Please keep in mind that this post is more than 3 years old. Opinions change. Tastes change. Everything changes. I may still agree with or like this, or I may not. But everything is kept up here for archival purposes.
The Last Day / March 20, 2007
Thanks to everyone who came out to RFD tonight, for the mini-celebration. I took my last pill over dinner.
Thanks to everyone who helped me and offered kind words or entertainment while I was less-than-optimal.
Thanks to Bryan and Sarah for rides to and from the hospital, and waiting for ridiculous hours.
Thanks to Shannon for bringing me groceries.
Thanks to whoever it was that brought me cat food and cash for the taxi-rides. (Hey… I was probably hopped up on Percocet when you came by).
Thanks to Drew for bringing me said Percocet.
Thanks to Percocet for making it possible for me to change the cat’s litter box.
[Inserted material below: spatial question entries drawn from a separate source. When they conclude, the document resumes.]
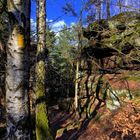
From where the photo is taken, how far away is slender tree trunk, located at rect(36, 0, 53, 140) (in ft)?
37.4

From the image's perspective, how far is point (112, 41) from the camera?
62.0 ft

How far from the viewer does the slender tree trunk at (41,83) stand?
1141 centimetres

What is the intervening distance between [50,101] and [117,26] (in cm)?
1690

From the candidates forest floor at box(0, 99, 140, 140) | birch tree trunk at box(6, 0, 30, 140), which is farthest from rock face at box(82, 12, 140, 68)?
birch tree trunk at box(6, 0, 30, 140)

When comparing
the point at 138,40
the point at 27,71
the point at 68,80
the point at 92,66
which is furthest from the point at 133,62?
the point at 27,71

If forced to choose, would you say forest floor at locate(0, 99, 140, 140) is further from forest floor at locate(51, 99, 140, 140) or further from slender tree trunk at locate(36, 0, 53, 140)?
slender tree trunk at locate(36, 0, 53, 140)

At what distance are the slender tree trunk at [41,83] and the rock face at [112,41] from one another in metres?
5.13

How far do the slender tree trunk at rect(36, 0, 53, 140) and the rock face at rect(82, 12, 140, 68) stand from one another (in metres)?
5.13

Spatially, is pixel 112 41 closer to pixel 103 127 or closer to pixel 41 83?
pixel 103 127

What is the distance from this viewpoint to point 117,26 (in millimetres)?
17422

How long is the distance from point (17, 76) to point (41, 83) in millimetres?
8482

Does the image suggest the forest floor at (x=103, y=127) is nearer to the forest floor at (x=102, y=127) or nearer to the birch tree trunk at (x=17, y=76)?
the forest floor at (x=102, y=127)

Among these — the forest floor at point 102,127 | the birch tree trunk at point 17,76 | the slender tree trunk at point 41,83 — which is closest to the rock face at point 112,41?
the forest floor at point 102,127

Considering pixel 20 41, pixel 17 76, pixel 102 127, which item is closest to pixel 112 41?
pixel 102 127
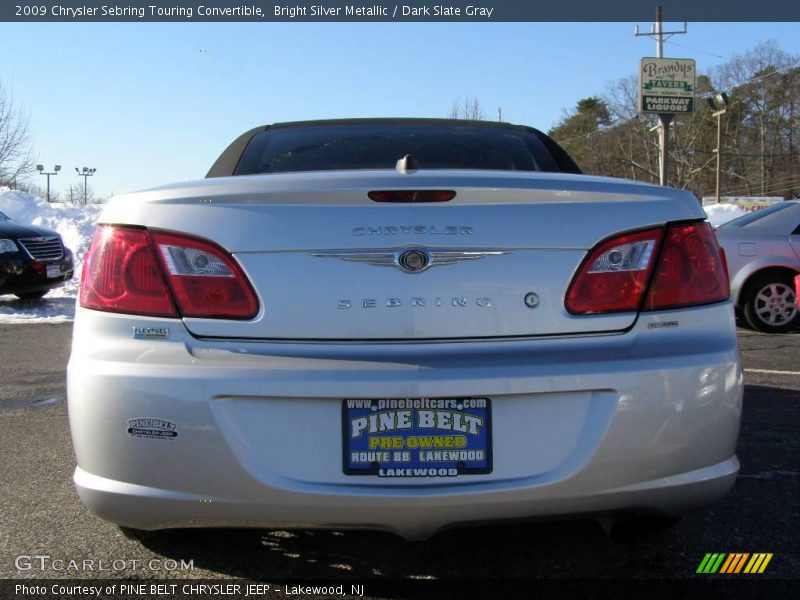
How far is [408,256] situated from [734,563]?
1.49 metres

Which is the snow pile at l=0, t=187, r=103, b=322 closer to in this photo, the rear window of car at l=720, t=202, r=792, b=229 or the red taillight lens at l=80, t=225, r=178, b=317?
the red taillight lens at l=80, t=225, r=178, b=317

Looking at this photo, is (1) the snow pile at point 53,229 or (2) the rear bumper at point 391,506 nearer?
(2) the rear bumper at point 391,506

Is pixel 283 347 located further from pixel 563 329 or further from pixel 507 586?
pixel 507 586

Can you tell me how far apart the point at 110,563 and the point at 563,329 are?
1.62 m

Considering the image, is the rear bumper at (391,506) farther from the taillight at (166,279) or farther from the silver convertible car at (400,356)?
the taillight at (166,279)

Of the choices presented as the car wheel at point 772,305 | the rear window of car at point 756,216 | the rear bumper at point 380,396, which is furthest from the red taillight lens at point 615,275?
the rear window of car at point 756,216

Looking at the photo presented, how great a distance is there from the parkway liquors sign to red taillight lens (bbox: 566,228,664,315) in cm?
2342

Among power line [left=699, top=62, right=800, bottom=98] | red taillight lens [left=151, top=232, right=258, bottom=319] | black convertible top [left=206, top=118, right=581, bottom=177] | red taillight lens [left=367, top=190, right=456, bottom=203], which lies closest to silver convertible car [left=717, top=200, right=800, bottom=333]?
black convertible top [left=206, top=118, right=581, bottom=177]

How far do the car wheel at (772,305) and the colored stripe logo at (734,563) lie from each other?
5.91 metres

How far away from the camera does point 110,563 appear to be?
7.93ft

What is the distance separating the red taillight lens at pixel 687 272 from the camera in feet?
6.81

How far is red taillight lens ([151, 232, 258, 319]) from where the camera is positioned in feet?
6.50

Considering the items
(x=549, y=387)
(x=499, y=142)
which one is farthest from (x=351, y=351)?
(x=499, y=142)

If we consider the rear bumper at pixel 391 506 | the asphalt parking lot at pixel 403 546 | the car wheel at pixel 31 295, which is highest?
the car wheel at pixel 31 295
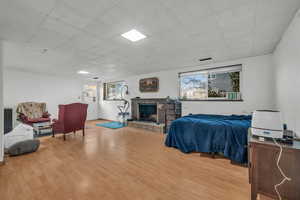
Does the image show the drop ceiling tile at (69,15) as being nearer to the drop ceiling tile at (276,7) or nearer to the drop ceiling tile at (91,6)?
the drop ceiling tile at (91,6)

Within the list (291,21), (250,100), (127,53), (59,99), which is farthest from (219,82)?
(59,99)

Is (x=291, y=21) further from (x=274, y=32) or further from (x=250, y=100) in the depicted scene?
(x=250, y=100)

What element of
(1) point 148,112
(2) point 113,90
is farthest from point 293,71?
(2) point 113,90

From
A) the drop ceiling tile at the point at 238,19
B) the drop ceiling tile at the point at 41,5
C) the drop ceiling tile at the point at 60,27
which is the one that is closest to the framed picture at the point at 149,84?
the drop ceiling tile at the point at 238,19

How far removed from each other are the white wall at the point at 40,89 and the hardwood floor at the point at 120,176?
12.1 ft

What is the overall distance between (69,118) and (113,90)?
389 cm

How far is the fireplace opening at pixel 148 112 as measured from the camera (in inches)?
224

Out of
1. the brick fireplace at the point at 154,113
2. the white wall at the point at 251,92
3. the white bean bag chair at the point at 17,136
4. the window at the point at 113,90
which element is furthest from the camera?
the window at the point at 113,90

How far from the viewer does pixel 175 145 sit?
10.9 ft

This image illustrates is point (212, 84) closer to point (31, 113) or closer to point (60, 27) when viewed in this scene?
point (60, 27)

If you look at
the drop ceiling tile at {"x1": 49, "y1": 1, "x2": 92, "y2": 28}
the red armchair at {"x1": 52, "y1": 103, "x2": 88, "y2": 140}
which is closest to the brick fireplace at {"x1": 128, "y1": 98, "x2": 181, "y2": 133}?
the red armchair at {"x1": 52, "y1": 103, "x2": 88, "y2": 140}

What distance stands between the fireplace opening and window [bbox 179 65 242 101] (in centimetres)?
141

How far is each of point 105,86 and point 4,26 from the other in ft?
19.7

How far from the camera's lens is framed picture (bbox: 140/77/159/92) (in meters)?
5.68
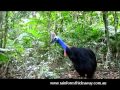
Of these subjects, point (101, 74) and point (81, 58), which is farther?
point (81, 58)

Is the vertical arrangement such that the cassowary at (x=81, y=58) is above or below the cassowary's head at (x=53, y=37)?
below

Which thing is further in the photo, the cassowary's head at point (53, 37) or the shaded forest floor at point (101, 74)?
the cassowary's head at point (53, 37)

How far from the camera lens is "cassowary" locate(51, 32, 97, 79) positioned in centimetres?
268

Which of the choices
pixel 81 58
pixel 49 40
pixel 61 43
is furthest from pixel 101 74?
pixel 49 40

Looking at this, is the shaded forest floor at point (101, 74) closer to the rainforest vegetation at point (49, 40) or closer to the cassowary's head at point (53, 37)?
the rainforest vegetation at point (49, 40)

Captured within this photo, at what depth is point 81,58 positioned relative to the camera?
2.73m

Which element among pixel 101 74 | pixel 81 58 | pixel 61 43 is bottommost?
pixel 101 74

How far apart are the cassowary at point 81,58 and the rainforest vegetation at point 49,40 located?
0.04m

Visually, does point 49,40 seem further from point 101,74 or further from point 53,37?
point 101,74

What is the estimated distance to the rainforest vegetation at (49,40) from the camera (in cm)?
273

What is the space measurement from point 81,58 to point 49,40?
1.10 ft

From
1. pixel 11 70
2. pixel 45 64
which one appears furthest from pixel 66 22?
pixel 11 70

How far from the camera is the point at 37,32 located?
2.88m

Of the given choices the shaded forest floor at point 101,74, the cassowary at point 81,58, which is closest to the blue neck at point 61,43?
the cassowary at point 81,58
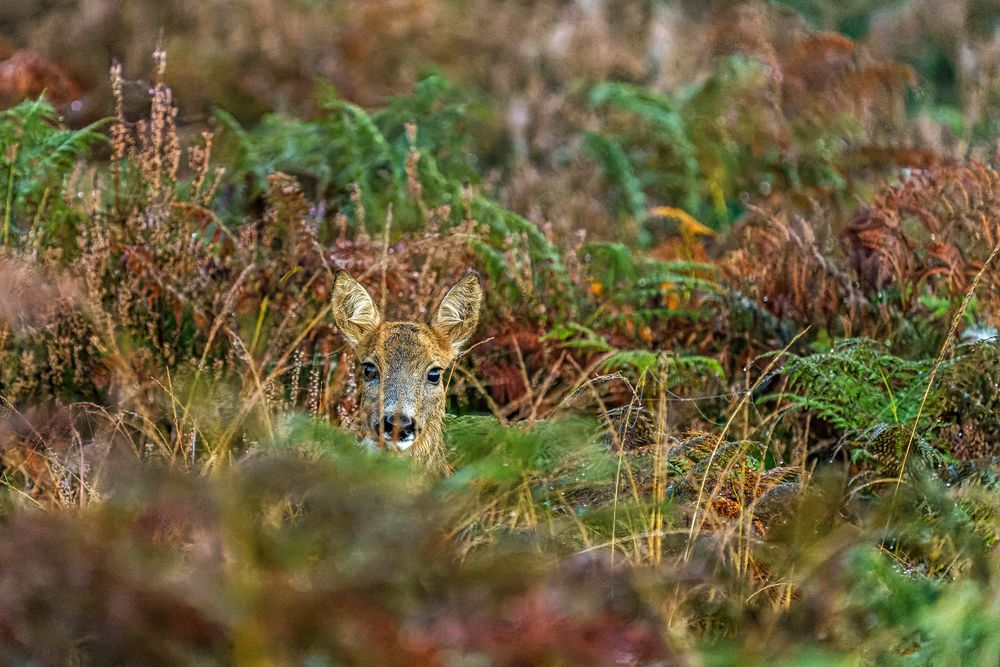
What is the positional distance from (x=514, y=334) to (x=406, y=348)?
0.97 m

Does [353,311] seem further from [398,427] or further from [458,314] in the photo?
[398,427]

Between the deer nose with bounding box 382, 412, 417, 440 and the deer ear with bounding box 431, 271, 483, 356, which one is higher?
the deer ear with bounding box 431, 271, 483, 356

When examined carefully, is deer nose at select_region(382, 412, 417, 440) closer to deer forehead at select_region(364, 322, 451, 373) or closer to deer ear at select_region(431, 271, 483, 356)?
deer forehead at select_region(364, 322, 451, 373)

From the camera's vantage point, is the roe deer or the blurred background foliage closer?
the blurred background foliage

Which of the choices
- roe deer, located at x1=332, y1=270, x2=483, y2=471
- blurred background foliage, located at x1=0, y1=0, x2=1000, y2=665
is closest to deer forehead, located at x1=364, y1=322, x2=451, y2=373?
roe deer, located at x1=332, y1=270, x2=483, y2=471

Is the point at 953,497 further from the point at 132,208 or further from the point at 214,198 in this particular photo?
the point at 214,198

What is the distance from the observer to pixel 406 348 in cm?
520

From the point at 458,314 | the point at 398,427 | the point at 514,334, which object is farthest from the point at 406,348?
the point at 514,334

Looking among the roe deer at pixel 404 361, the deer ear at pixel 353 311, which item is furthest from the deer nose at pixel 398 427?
the deer ear at pixel 353 311

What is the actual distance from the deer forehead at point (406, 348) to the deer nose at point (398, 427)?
274 mm

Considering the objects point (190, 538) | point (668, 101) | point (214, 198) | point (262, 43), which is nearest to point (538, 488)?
point (190, 538)

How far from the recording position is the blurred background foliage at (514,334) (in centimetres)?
277

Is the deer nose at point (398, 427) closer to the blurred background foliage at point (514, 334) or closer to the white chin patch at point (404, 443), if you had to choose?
the white chin patch at point (404, 443)

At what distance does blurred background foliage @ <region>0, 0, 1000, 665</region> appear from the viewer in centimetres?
277
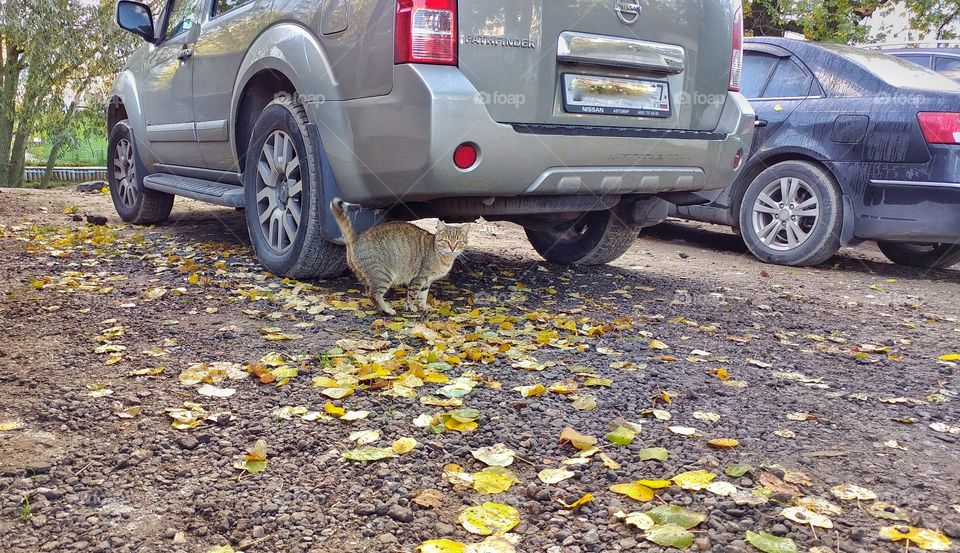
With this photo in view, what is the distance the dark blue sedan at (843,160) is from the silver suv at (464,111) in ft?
3.15

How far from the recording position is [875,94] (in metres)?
5.50

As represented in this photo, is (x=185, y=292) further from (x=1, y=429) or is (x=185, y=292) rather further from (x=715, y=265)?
(x=715, y=265)

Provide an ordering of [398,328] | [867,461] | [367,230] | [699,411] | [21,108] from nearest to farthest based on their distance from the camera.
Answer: [867,461], [699,411], [398,328], [367,230], [21,108]

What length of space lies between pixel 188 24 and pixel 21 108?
1436cm

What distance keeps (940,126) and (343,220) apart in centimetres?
406

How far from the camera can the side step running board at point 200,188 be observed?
4.66 metres

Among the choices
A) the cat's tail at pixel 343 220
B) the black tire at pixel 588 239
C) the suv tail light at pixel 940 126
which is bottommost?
the black tire at pixel 588 239

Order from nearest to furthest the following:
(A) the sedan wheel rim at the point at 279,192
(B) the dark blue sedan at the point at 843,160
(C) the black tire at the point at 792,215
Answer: (A) the sedan wheel rim at the point at 279,192 < (B) the dark blue sedan at the point at 843,160 < (C) the black tire at the point at 792,215

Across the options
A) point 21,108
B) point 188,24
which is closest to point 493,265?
point 188,24

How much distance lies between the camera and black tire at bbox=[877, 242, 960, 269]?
6.16 metres

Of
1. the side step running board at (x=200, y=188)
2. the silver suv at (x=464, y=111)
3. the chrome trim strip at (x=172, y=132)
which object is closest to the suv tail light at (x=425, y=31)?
the silver suv at (x=464, y=111)

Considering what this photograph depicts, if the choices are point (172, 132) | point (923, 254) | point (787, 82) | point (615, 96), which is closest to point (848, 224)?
point (923, 254)

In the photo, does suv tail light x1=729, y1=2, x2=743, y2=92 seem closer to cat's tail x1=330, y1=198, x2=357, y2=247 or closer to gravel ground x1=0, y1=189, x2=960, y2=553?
gravel ground x1=0, y1=189, x2=960, y2=553

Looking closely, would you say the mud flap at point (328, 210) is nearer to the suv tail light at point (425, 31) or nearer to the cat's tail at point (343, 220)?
the cat's tail at point (343, 220)
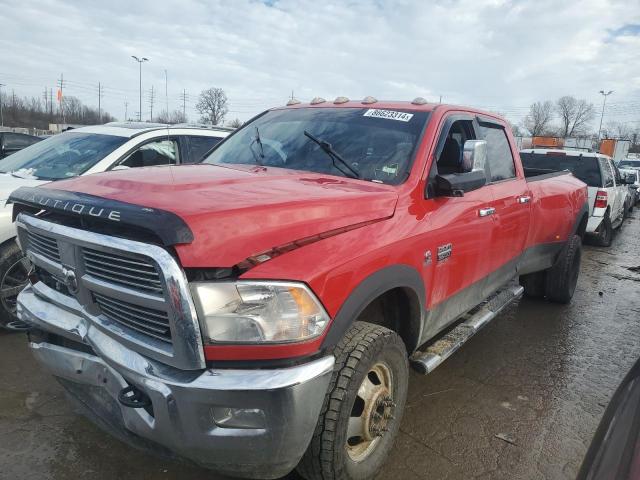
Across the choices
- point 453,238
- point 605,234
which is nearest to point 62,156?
point 453,238

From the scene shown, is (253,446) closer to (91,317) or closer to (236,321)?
(236,321)

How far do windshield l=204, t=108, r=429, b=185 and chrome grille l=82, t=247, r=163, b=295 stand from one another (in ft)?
4.90

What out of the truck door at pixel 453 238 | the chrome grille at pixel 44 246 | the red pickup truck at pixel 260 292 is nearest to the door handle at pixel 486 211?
the truck door at pixel 453 238

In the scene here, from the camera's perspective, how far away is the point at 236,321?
1.86 m

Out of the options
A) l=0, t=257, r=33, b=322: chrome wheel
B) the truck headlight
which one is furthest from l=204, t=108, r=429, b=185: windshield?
l=0, t=257, r=33, b=322: chrome wheel

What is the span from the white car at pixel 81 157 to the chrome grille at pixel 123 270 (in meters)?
2.32

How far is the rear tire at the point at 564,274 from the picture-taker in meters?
5.53

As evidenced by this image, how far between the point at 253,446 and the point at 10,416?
2041 millimetres

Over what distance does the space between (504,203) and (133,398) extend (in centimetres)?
305

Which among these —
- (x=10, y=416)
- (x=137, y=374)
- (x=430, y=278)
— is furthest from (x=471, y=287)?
(x=10, y=416)

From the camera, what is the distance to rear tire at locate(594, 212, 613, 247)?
999cm

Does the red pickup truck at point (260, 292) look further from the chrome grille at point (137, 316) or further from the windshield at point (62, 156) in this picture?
the windshield at point (62, 156)

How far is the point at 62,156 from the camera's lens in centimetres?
514

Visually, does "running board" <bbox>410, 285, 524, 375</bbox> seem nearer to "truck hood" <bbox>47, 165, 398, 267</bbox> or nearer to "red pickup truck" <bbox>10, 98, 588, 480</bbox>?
"red pickup truck" <bbox>10, 98, 588, 480</bbox>
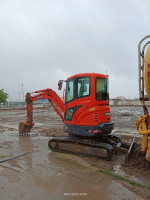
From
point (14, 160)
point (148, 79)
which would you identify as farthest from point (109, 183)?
point (14, 160)

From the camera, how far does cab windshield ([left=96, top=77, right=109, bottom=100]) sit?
6.18 metres

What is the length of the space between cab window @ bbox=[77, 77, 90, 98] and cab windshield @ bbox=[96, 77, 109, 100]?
34cm

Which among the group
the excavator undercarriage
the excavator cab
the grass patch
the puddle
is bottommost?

I don’t know what to say about the illness itself. There was incredible discomfort. But no giant shooting pains like some overly melodramatic movie. Just an inability to do things. Like… walk or shower. But I got to make doctors nervous. Really cool, because so often it’s the other way around.
But it happened, it was found, treated, and went away. And other than an increased likelihood of it happening again, and a big hole in my bank account, it leaves no sign it was here.
The treatment was much worse than the disease. But I survived that just as well, if slightly slower. I learned my body knows more than the doctors do. And nobody really knows shit about how to react to embolisms. But like every other trial in my life, I came through stronger than I started, and even more motivated. And I was able to conquer a little bit of that fear every person living alone has, of being incapacitated and helpless. And anyone with back injuries or severe pain has my unending sympathy. I don’t know if I ever felt greater joy and freedom than when I was once again able to walk around the block.
And now I hope… I plan… I’ll try… to stop talking about it. I feel like it’s the only thing of interest in my life for… ever, now. I don’t want next year’s “year in pictures” to consist of lots and lots of pill bottles and bored looking people.